#### Selected text

◆ ◆ ◆ ◆ ◆

Your retirement income not only needs to be adequate, but it needs to last for as long as you live. Whether it does will depend on how well you plan ahead for the variable circumstance that you will encounter. Key ones that everyone must plan for are:
Longevity: Since no one knows for sure how long they will live, it is important to know the amount of savings needed to support your needs for a longer period of time than just one's "average-life-expectancy". The latest statistics show that 50% of men who retire at @ 65 will live past @ 85, and 25% will live past @ 92. But, when you consider the odds of survival of the last living individual from a couple (such as husband and wife) at @ 65 the survival ages increase dramatically. Mortality statistics show that there is a 50% chance that last survivor of the couple will live past @ 92 and 25% past @ 97.
Health Care Expenses: Fidelity Benefits Consulting estimates that a 65-year-old couple retiring in 2013 will need approximately $220,000 to cover medical costs in retirement. These costs will include out-of-pocket prescription drug costs, Medicare Part B and D premiums, co-payments, coinsurance, deductibles, and excluded benefits. Increasing life spans, rising medical costs, declining employer-sponsored medical coverage, and possible shortfalls ahead for Medicare all add up to make health care expenses a critical challenge for retirees to plan for and cover.

◆ ◆ ◆ ◆ ◆

#### Requirement
Would you transcribe word for word the stretch of the retirement planning text from "Health Care Expenses: Fidelity" through "for and cover."? The material has no connection to the retirement planning text.

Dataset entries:
◆ ◆ ◆ ◆ ◆

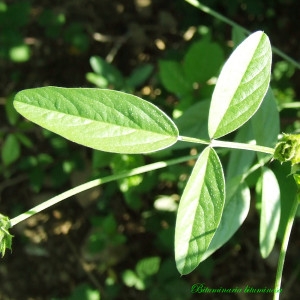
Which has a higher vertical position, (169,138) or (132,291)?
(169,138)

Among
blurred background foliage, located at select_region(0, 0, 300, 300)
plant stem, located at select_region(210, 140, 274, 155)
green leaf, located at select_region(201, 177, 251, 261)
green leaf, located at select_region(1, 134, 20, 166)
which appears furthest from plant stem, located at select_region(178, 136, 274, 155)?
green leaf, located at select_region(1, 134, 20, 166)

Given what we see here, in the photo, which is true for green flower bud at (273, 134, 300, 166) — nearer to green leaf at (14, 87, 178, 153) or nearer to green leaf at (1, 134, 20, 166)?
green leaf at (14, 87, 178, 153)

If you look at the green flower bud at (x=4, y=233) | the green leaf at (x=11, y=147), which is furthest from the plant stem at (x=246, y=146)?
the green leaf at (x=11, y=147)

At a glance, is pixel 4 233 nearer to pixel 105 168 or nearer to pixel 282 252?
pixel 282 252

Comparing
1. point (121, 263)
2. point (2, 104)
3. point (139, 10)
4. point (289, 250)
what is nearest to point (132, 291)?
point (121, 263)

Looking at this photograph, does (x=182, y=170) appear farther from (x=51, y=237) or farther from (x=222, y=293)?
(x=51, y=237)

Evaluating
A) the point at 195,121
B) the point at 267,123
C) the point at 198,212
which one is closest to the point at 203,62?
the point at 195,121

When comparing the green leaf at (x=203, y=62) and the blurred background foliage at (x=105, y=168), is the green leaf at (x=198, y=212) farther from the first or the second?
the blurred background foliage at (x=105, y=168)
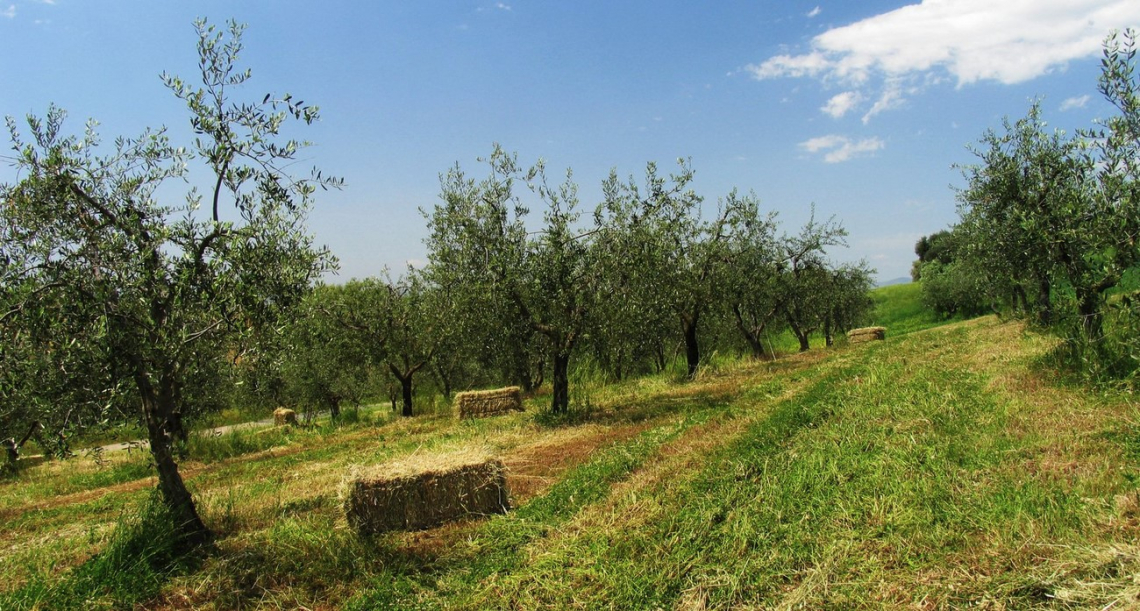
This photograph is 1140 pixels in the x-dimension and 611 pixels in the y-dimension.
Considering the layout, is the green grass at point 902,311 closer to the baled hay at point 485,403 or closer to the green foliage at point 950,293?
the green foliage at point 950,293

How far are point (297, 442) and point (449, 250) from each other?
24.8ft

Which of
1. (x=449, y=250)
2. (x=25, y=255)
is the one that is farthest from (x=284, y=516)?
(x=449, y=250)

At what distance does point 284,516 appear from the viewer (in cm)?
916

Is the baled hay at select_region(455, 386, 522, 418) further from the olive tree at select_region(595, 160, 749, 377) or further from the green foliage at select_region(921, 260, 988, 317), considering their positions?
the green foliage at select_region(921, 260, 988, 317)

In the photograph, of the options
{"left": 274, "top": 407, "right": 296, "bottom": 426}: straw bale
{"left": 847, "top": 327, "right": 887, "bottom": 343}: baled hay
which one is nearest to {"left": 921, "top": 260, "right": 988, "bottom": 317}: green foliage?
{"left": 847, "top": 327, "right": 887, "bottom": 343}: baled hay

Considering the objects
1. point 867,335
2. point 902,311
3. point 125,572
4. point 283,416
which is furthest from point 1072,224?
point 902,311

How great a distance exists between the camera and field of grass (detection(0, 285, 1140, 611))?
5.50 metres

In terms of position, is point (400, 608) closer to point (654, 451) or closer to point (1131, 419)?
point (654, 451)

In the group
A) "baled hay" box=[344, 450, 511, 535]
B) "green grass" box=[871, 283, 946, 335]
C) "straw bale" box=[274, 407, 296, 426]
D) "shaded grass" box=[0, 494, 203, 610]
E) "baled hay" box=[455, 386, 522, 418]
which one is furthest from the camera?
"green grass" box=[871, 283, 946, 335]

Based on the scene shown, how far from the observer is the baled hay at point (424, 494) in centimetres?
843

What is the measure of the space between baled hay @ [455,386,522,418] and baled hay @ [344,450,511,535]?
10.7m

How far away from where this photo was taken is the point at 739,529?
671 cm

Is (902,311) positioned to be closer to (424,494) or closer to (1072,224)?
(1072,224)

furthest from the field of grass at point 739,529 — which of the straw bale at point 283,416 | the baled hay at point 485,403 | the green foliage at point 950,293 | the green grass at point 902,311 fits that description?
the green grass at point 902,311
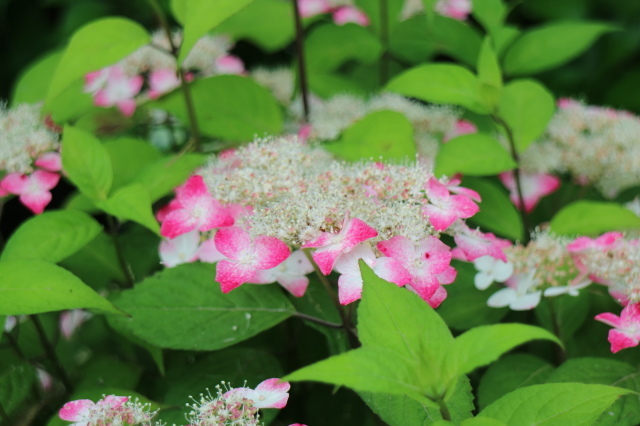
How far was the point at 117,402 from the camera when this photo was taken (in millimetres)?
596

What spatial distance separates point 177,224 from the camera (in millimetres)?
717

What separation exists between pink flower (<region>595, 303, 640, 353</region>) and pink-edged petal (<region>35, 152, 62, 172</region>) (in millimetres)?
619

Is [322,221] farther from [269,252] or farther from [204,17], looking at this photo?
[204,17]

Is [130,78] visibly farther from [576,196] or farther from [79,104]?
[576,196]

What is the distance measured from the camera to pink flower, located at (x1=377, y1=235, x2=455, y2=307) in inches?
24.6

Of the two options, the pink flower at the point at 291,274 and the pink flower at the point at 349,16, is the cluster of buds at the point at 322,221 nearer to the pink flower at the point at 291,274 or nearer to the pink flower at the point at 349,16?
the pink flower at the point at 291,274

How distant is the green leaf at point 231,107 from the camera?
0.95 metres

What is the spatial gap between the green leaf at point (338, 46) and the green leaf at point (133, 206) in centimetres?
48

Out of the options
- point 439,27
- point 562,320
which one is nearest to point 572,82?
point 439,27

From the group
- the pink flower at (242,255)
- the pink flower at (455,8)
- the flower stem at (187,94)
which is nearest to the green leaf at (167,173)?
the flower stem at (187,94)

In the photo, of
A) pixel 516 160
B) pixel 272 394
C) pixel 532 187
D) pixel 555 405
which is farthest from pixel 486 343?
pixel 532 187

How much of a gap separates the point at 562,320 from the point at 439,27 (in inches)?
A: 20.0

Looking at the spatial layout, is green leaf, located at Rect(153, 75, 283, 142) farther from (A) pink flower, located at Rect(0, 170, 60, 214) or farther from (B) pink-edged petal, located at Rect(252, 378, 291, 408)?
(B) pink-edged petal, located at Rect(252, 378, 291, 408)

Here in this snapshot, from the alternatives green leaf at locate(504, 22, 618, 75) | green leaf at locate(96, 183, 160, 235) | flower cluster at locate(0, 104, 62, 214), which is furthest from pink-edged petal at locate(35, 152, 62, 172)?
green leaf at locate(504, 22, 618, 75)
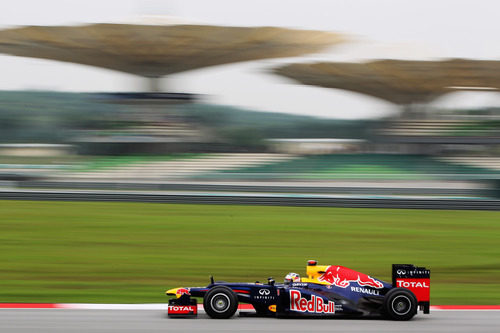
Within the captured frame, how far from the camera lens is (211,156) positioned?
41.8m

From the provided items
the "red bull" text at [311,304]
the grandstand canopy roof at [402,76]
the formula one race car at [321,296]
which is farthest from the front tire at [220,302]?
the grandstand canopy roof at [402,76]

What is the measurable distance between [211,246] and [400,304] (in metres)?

◆ ◆ ◆ ◆ ◆

#### Exercise answer
Health Care Expenses: Fidelity Benefits Consulting estimates that a 65-year-old couple retiring in 2013 will need approximately $220,000 to cover medical costs in retirement. These costs will include out-of-pocket prescription drug costs, Medicare Part B and D premiums, co-payments, coinsurance, deductibles, and excluded benefits. Increasing life spans, rising medical costs, declining employer-sponsored medical coverage, and possible shortfalls ahead for Medicare all add up to make health care expenses a critical challenge for retirees to plan for and cover.